• _TASK PROMPT_
Carry on writing the Albex search engine guide below, starting after its last line.

• _TEXT SEGMENT_
^^^^^^^^

GUIDES

Recipes by use case.

From install to advanced setups: cooperative search, worker pool, big-corpus tiering, and integration in React / Angular.

01 · INSTALL
npm install albex
# or
pnpm add albex
02 · INDEX + SEARCH
import { AlbexEngine } from "albex";

// 1. Construct + init. The WASM ships with the package and your bundler
//    resolves it through import.meta.url — Vite, Webpack 5+, Next, esbuild,
//    Rollup, Parcel 2, Bun all handle this automatically. No assets to copy.
const engine = new AlbexEngine();
await engine.init();

// 2. Index files from drag-and-drop or <input type="file">.
const input = document.querySelector("input[type=file]");
input.addEventListener("change", async () => {
  for (const file of input.files) {
    const doc = await engine.indexFile(file);
    console.log(`Indexed ${doc.name}: ${doc.chunks} chunks`);
  }
});

// 3. Search.
const results = engine.search('"contrato marco" | rescisión', { windowed: true });
for (const r of results) {
  console.log(`[${r.score}] ${r.documentName} — ${r.snippet}`);
}
03 · ADVANCED
// Tweak relevance.
engine.setMaxErrors(1);     // tighter fuzziness
engine.setThreshold(400);   // only return strong hits
engine.setMaxResults(100);
engine.setLanguage("es");   // light Spanish stemming on queries

// Inspect what was loaded.
console.log(engine.tier);          // 'std' by default
console.log(engine.simdEnabled);   // boolean
console.log(engine.gpuEngaged);    // true once first search uses WebGPU

// Want tier auto-selection? Serve the 6 binaries yourself and pass wasmBaseUrl.
// The engine then picks mini/std/pro based on navigator.deviceMemory.

^^^^^^^^

• _DATA PROVIDED_

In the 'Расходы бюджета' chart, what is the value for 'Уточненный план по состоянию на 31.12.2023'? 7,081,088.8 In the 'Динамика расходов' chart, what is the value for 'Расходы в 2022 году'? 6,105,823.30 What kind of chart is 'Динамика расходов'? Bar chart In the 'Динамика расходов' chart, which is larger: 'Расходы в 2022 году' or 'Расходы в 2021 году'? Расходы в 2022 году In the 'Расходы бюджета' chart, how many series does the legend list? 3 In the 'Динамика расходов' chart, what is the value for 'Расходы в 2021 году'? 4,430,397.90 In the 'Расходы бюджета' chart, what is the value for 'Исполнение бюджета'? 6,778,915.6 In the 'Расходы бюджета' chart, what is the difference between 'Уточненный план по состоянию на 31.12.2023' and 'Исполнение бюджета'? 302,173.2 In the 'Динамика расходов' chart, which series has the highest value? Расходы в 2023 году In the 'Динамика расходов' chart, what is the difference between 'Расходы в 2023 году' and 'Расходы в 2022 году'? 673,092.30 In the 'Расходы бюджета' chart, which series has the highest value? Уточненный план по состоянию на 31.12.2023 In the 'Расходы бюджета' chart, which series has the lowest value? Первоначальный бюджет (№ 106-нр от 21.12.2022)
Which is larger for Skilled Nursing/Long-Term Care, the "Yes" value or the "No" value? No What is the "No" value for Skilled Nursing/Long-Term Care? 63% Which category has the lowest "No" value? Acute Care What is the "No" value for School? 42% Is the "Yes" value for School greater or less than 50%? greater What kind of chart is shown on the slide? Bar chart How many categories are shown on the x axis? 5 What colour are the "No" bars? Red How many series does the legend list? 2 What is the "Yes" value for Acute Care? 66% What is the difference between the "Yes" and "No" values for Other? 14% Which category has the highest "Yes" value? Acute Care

^^^^^^^^

• _TASK ANSWER_
//   new AlbexEngine({ wasmBaseUrl: '/assets', tier: 'auto', simd: 'auto' })
Query syntax
wordFuzzy single token — up to 3 character edits (auto-adjusted by query length).
a b cAND: all tokens must appear in the same chunk (proximity scored).
"a b"Phrase: tokens must appear in order and adjacent.
a | bOR: union of two independent searches, merged by score.
"a b" | cMix phrase and OR.
Supported formats
.docxNative Rust/WASM streaming XML parser (word/document.xml).
.xlsxNative Rust/WASM parser (shared strings + inline strings).
.pdfSeparate albex_pdf.wasm module, loaded on demand.
.html .htm<script>/<style> stripped, paragraph at block-level boundaries.
.md .markdownCommonMark markers stripped (code fences, headings, links, lists).
.jsonRecursive walk; every string key and leaf indexed.
.csvRFC 4180 lite; one row per chunk (location = row number).
.emlMIME-lite: From/To/Subject + first text/plain body part.
.rtfControl words and groups stripped, text runs preserved.
.txtPlain text split on double newlines.
.xmlTag-stripped, entity-decoded.